PAGE TEXT =>
--------------------------------

The last time Shinnecock Hills hosted this event was 2004 and it was listed 444 yards shorter on the scorecard. Retief Goosen won that year with Phil Mickelson coming in second. Goosen gets somewhat buried as a past champ since the USGA steals the show, having lost control of some of the greens which led to some wacky conditions, especially in the final round. The field average in Round 4 was 78.727! Whoops. Improved agronomy methods should prevent that from happening again this year but this course still won't be a walk in the park.
Since 2004, the fairways were expanded but recently narrowed. Overall, they will still play wider than the 2004 edition which is probably good since there was so much length added to the course. Last year the field averaged a whopping 74.61 percent of fairways hit at Erin Hills. During the 2004 U.S. Open at Shinnecock the field averaged 50.95 percent. I would expect that number to be somewhere in between this week.
Despite all the added length, many of the long par 4s reportedly play downwind with the prevailing breeze which means drivers may not be AS crucial as you'd expect on this long of a layout. That will largely be influenced by the weather, though, which we can say about the entire event. If we get a soft course or calm conditions then the winning score could reach double digits. However, if the wind is howling or the course plays firm and fast, I'd expect a low number under-par to win the event.
Judging off early-week photos, the rough is nasty and after a recent prep trip, Phil Mickelson called the rough a true hazard. That wasn't the case last year at Erin Hills where we saw whispy fescue allow many golfers to get lucky and have no troubles from the deep stuff.
There is a pond on Hole No. 6 but it doesn't come into play, so there are no true water hazards for golfers to worry about this week. Nearly all of the trees have also been removed, adding to the attributes you'd expect from a links-style layout.
On approach shots, the field will see plenty of false fronts and run-off areas around the greens. That puts an emphasis on precision into the greens but elite scramblers can also survive since the shaved areas around the greens will allow them to reach into their bag of tricks and play different short-game shots as they see fit.
Once golfers reach the greens they will be faced with poa annua greens that will be prepped to run around 12 feet on the stimp. As we usually see with poa, it will likely be a poa/bent hybrid. Looking for golfers with success on anything outside of bermudagrass or paspalum should be useful. UPDATE: Based on pre-tournament pressers, poa annua seems to be at the top of mind for many golfers. Performance on pure poa annua should be given the most weight.
Sifting through some past quotes over at the Fantasy Golfanac, let's try to break down the courses to see how they will play...

--------------------------------

DATA SHOWN =>

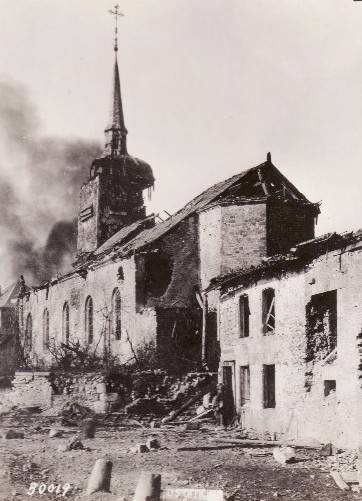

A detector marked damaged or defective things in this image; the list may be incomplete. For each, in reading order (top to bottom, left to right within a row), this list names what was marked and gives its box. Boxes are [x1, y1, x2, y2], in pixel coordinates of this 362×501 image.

--------------------------------

STATED EXERCISE =>
Reproduce the passage from the Shinnecock Hills course preview starting at "Judging off early-week" and ending at "a links-style layout.".

FULL OUTPUT =>
Judging off early-week photos, the rough is nasty and after a recent prep trip, Phil Mickelson called the rough a true hazard. That wasn't the case last year at Erin Hills where we saw whispy fescue allow many golfers to get lucky and have no troubles from the deep stuff.
There is a pond on Hole No. 6 but it doesn't come into play, so there are no true water hazards for golfers to worry about this week. Nearly all of the trees have also been removed, adding to the attributes you'd expect from a links-style layout.